Friday 4 February 2011

Reading the rush hour

I've lived in London for six months now. For four months I have been one of the millions of people getting on the tube every morning and again in the evening after a day's graft. The first part of my journey, I squash on the train and spend four minutes shoulder to shoulder, bum to crotch, armpit to face with whoever's space I am forced to share. For the next part, I can usually get a seat after a stop or two and it slowly filters out as we while our way to Hammersmith. Legs out, paper spread.

This is if I pick up the paper in the morning.
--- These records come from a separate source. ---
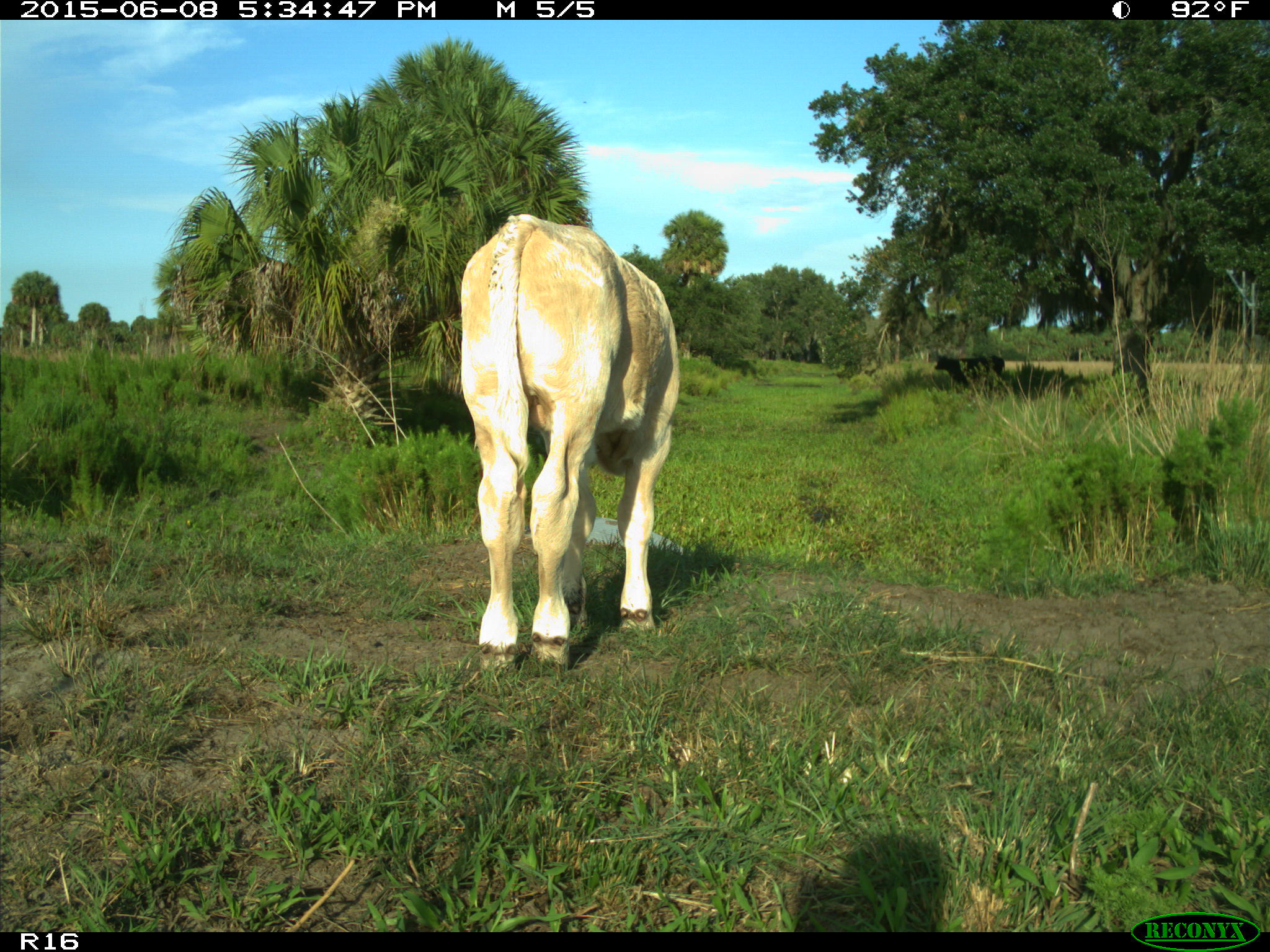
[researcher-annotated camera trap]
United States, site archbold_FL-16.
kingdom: Animalia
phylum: Chordata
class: Mammalia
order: Artiodactyla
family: Bovidae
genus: Bos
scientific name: Bos taurus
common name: domestic cow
Bos taurus (domestic cow).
I'm not going to pick up my usual broadsheet read (the lunchtime online read is for this) but perhaps I'll pick up the Metro. I always feel positive when picking up this paper, perhaps because it's free, but then I start reading it, and I wonder what suicidal thoughts I must have had when I stooped down to get it. It's simply one of those papers where you can read the headlines and that is enough. Five words from each story and you've delved as far as you need to, trust me.

So, more often, I take my book. Not only does it whoosh the minutes past, but it gives me forty odd minutes a day to read it, if I can't find time at any other moment of the day. I enjoy reading immensely and get slightly worried and depressed if my bedside table has a book on it which needs to be wiped for its dust.

Of course, I am not alone in this endeavour. Millions of others bring their paperbacks, kindles and ipads on board. At first, I would be interested to see what and how people were reading. I put people into categories: The Reader Who Wants You To See What He's Reading (the book will be held high in someone else's airspace and has just got into the top three of the New York Times Bestseller List); The Try Anything Once Reader (usually struggling through something like Mein Kampf); The Social Reader (there is a picture of Richard and Judy on the cover somewhere); The Truly Dedicated To The Cause Reader (these are the ones who lug along huge hardbacks and proceed in the same way);The Immersed Reader (they miss their stops); The Trendy Reader (on their leather bound kindle).

Then, recently, I started taking this a bit further. I had forgotten my book, remembered to not pick up a paper and so was squashed up with no reading material. However, I soon realised I was surrounded by the stuff. Packed like sardines, I could still read the lines of those around me. So, I got a page of a thriller novel, a terrible write-up of a boxing match, and a paragraph on how negative thoughts can give us cancer. I stepped off that train enlightened, confused and happy.

Reading snippets from other people's books and papers is an interesting way to spend the commute. It also lets you read things you wouldn't normally 'be seen' to read, and come away with your reading reputation in tact. Snippets also let your imagination steer into other worlds. Not only do you wonder what has happened and what will happen after your two pages worth, but it also gets the mind pondering the reader. What are they thinking reading the same lines with their hindsight? Why did they choose it? It's a whole minefield of words and wonderings.

So, next time you're on the tube on a dreary winter's morning without your own reading material, despair not: simply while the journey away with whatever your fellow commuters have to hand. Your reactions and opinions to words you wouldn't normally have read will make you arrive refreshed and ready to start the day in a way you couldn't have otherwise imagined.